In our Travel Kits, we carry the bare necessities for making art in hotel rooms or other odd places. We always carry glue sticks, sharp scissors and a bone folder. Karen and I both love to draw and watercolor, so we usually have small travel size sets of paints and pen sets to suit the surroundings. We will show you our travel journals some other day. But here is our Mail Art, made on the road, with maps. Sending post cards to each other when traveling is almost like tearing a page from a travel journal and mailing it! It is a new take on the traditional travel post card, yet it always beckons, “Wish YOU were HERE.”
Circus Boy FeMail by Suzi Banks Baum
Summer time and Circus Boy beer fueled this card made with a map of the East Burke area of the Northeast Kingdom of Vermont. I was traveling there in late August with my family. It also happens that Karen’s son went to college there, so references to the ‘Kingdom’ hold special meaning for her. Do you see the chicken feathers? Well, they hold another story having to do with my award-winning chicken calling. Between the circus ticket, the beer label, the bit of marbled paper we’d made together earlier in the summer, our summertime conversation is rich. The other side of the card is filled with the intense colors of a Cape Cod sunset. That dancing woman is balanced on the tip of the Pilgrim Monument in Provincetown, MA, another family trip for us.
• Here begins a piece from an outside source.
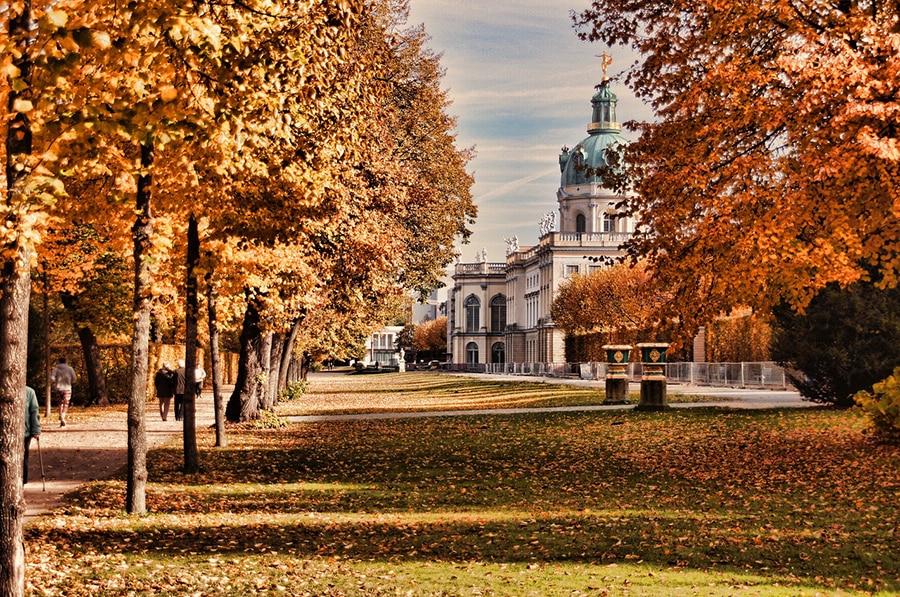 Дворцовый комплекс Шарлоттенбург в окружении ярких осенних красок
There is a tape transfer of a Milton Avery print of the beach from an art gallery guide of P’town. I love to use packing tape when I am on the road for an easy transfer of images or text on to a card.
“Where ever you are is the Entry Point” Kabir FeMail by Karen Arp-Sandel
There’s nothing like a cross-country road trip to bring home the meaning of Kabir’s 15c. quotation.
After my son graduated from college, he landed his dream job out west in Lake Tahoe, California. When he extended an invitation to his sister and me to drive cross-country with him, I accepted the adventure with Beginner’s Mind. It was an amazing shared experience during which I learned a lot about how times have changed since I made my East-West trips during my college years. I packed my trusty road atlas and spent a lot of time navigating the miles with maps. In this post card collage, I included as much personal trip memorabilia as I could glue together to tell my story to Suzi.
The front of the post card sports three retro-muses in sunglasses amid a swirl of found papers, National Park logos, map bits, I-80 mileage charts and hand painted papers. The back of the post card charts our route across Iowa with references to Americana, like the birthplace of John Wayne, National Historic trails, Wild Bill, and one of my favorite icons, a compass pointing east-west. We experienced a surprise snowstorm at our destination in Utah, Arches National Park, where we hiked the canyon trails in awe of Mother Nature. I knew that I was on a once-in-a-lifetime experience with my kids, seeing the big US of A through their eyes. Looking at maps brings the whole journey back to life. Using maps in my collage art brings me straight to the Entry Point.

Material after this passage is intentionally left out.